Тогда, в 20-м году, недавно отвоевавшийся двадцатипятилетний кембриджский парень — сын местного лодочного мастера — вовсе не думал, что заслужит в будущем титул «наиболее известного британского лабораторного ассистента своего времени». Но не best-known assistant'ом, а просто хорошим лабораторным стюардом он, несмотря на молодость, был еще до встречи с Резерфордом и даже до войны. Резерфорду очень нравилась история самого появления Джорджа Кроу на Фри Скул лэйн: подобно истории превращения Эллиса, этот сюжет был совершенно в его вкусе.

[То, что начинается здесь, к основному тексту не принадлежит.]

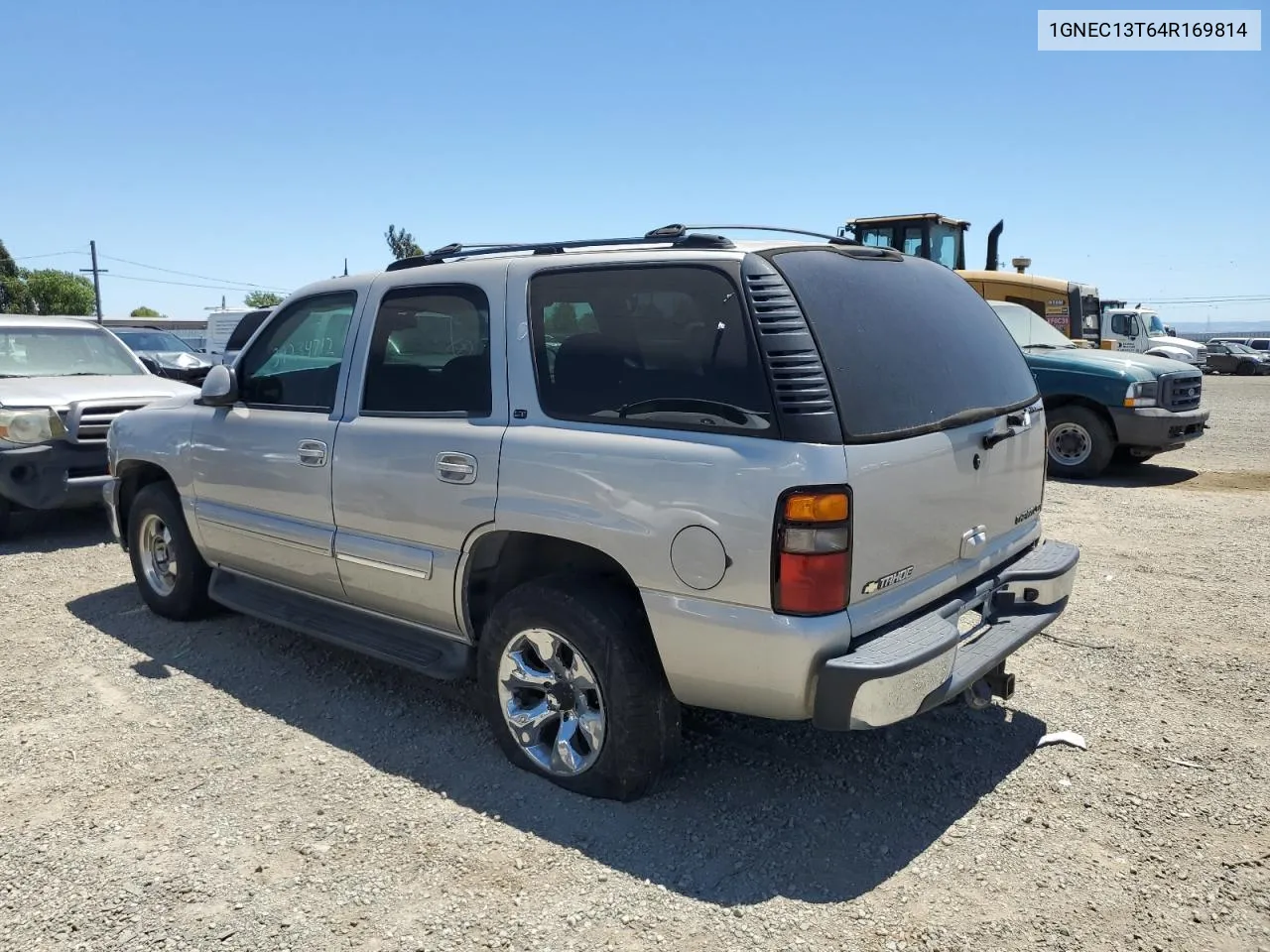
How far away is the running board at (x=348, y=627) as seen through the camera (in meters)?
3.74

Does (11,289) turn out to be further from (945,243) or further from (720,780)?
(720,780)

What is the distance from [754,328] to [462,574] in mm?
1497

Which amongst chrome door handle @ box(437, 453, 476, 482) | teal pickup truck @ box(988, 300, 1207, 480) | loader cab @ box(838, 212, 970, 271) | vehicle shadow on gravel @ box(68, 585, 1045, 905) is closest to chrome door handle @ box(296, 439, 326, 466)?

Однажды лодочный мастер Кроу послал своего четырнадцатилетнего мальчишку с запиской в Кавендиш. Передать ее надлежало из рук в руки. Вероятно, в ожидании адресата Джордж стал свидетелем зрелища газового разряда. Он не успел опомниться от восторга, как лабораторная молния ударила снова. И ему стало ясно, что это единственное место на земле, где он работал бы с величайшей охотой. Но обнаружилось, что для этого надо кое-что уметь. Он пошел в вечернюю школу, чтобы научиться чертить и конструировать всякую всячину. Потом стал плотником. Стеклодувному мастерству его научил уже в Кавендише сам «туманный Вильсон». И в 1911 году, когда Си-Ти-Ар работал над первой моделью своей туманной камеры, его верным помощником был шестнадцатилетний Джордж Кроу. Та модель, хранящаяся ныне в кавендишевской музейной коллекции физических приборов, явилась, как уверяет Эгон Ларсен, автор очерков из истории Кавендиша, «первым большим достижением Кроу».